Textile Society of America

 

Date of this Version

2002

Citation

Silk Roads, Other Roads: Proceedings of the 8th Biennial Symposium of the Textile Society of America, September 26-28, 2002, Northampton, Massachusetts

Comments

Copyright 2002 by the author.

Abstract

My aim in this paper is to explore the kinds of strategies used to market a contemporary needlework project in South Africa – one entitled “Mapula” (which means “mother of rain”). Members of Mapula embroider cushion covers and, more occasionally, tablemats. But the art form that has been especially successful and provided members of the project with the widest scope for innovation is embroidered cloths – works that were first made in 1996.

The Formation of Mapula

While currently operating in a post-apartheid South Africa, Mapula was in fact formed in 1991, three years prior to the first democratic election in 1994. The project is in the Winterveld (Fig.1) – an area that is currently in the North West Province and about 45 km north of Pretoria. In 1936, large farms comprising the Winterveld were divided into plots that were made available for purchase and agricultural development by black South Africans. But rather than undertaking farming, new owners found it more profitable to rent land to tenants on the lookout for homesteads a manageable distance from Pretoria and Johannesburg.
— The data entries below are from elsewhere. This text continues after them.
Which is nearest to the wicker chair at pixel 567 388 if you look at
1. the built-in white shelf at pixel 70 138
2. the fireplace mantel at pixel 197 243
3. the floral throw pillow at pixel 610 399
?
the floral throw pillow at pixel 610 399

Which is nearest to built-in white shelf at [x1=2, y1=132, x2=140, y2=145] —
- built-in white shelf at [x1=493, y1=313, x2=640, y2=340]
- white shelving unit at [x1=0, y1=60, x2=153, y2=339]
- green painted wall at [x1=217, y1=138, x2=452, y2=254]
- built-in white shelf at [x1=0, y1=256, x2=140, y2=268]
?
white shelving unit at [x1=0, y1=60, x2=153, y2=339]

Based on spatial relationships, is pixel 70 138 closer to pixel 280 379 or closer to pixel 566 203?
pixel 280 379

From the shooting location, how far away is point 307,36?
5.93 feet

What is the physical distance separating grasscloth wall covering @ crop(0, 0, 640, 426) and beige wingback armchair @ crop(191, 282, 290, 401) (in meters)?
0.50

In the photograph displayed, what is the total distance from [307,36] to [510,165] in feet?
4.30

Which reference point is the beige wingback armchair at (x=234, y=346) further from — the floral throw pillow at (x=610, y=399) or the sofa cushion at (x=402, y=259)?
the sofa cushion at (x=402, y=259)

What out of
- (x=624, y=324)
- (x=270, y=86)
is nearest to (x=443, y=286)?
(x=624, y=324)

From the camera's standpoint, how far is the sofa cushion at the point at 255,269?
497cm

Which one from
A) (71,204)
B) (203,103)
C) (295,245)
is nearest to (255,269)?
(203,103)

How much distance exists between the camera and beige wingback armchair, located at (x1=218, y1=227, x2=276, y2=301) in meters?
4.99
Growth in the population increased still further when the area became home to victims of the forced removals that took place during the fifties and sixties – in other words, when thousands of black families were evicted from suburbs identified for white settlement. The Winterveld would also feel the impact of the apartheid government’s policy of dividing areas of the country occupied by black people into independent ‘homelands’. Although 90% of the population are not Tswana-speakers, the area was incorporated into the ostensibly Tswana ‘homeland’ of Bophuthatswana when it was granted independence in December 1977. When assigned to Bophuthatswana, the already dire living conditions of the population worsened. Boreholes that had been drilled by the South African government in an attempt to create a fresh water supply for the burgeoning population were neglected, disease and infant mortality became rife, and, when all registered schools were required to use Tswana as their medium of instruction, so-called ‘private schools’ were established that were often no more than shacks staffed by teachers with limited levels of literacy. Also non-Tswana people living in the area, even those who had been born in the Winterveld or who had inherited land, had difficulties obtaining citizenship of Bophuthatswana and, as a result, struggled to receive pensions or work permits. This was, then, an area rife with social problems.
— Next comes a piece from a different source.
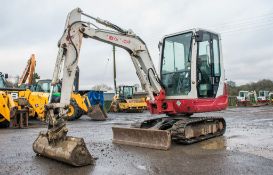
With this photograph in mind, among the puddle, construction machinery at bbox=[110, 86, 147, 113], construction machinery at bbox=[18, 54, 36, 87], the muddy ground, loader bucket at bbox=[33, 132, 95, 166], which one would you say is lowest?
the muddy ground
The formation of Mapula was part of an initiative by the professional women’s organisation, Soroptomists International, to upgrade the living conditions of people in the Winterveld. A prime mover in starting the project was Karin Skawran, then professor and head of History of Art and Fine Art at the University of South Africa (Unisa) in Pretoria and a Soroptomist whose portfolio was “Literacy and Education”. Equally important were the Sisters of Mercy in the Winterveld. In early 1979, a Winterveld Action Committee was established under the auspices of the Pretoria Council of Churches, and one of its agendas was the introduction of literacy and development projects in the area. This provided a framework for the Sisters of Mercy to build an adult education centre in the Winterveld, one that opened in 1984 and was named the DWT Nthathe Adult Education Centre. Apart from making available a room at the school as a base for the project, the Sisters identified Emily Maluleke as a local person who could supervise the making of works. A number of University of South Africa staff assisted the project in its early stages. But the person whose commitment has been the most sustained has been Janétje van der Merwe – a fine art graduate employed by the Department of Marketing and Corporate Communication.